═════ Ausgangstext ═════

Ich mein,das ist einfach so, kann ja keiner was für nich? und der Mann ist ja auch flexibel, der hat das schon voll begriffen, deswegen klebt er mir auch immer gelbe Zettel an mein Fach etwa: der und der hat angerufen, oder: nimm Rücksprache mit der Orga oder: hast Du gleich Zeit? und so weiter. Erfinderisch ist er ja, das muß man ihm lassen, da nützt auch die partitielle frequentielle Senkung nix, aber wenn man Glück hat, dann ist der Zettel abgefallen oder er hat soviel Druck innerlich, daß sich das auf die Schreibhand überträgt - das gibt es ja, nicht wahr? Innere Spannung erzeugt äußere Spannung und wenn er kein Ventil hat, pfeift er uns eben an, also dann kann man auch nicht lesen, was er schreibt und dann ist mit der Kommunikation wieder nix.

═════

Arbeitsauftrag
Schreib aus dem Ausgangstext alles von „Ich mein,das ist“ bis hinunter zu „Kommunikation wieder nix.“ wörtlich ab.

═════ Vorliegendes Material ═════

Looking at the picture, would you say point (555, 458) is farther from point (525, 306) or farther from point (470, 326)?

═════

Endgültige Antwort
Ich mein,das ist einfach so, kann ja keiner was für nich? und der Mann ist ja auch flexibel, der hat das schon voll begriffen, deswegen klebt er mir auch immer gelbe Zettel an mein Fach etwa: der und der hat angerufen, oder: nimm Rücksprache mit der Orga oder: hast Du gleich Zeit? und so weiter. Erfinderisch ist er ja, das muß man ihm lassen, da nützt auch die partitielle frequentielle Senkung nix, aber wenn man Glück hat, dann ist der Zettel abgefallen oder er hat soviel Druck innerlich, daß sich das auf die Schreibhand überträgt - das gibt es ja, nicht wahr? Innere Spannung erzeugt äußere Spannung und wenn er kein Ventil hat, pfeift er uns eben an, also dann kann man auch nicht lesen, was er schreibt und dann ist mit der Kommunikation wieder nix.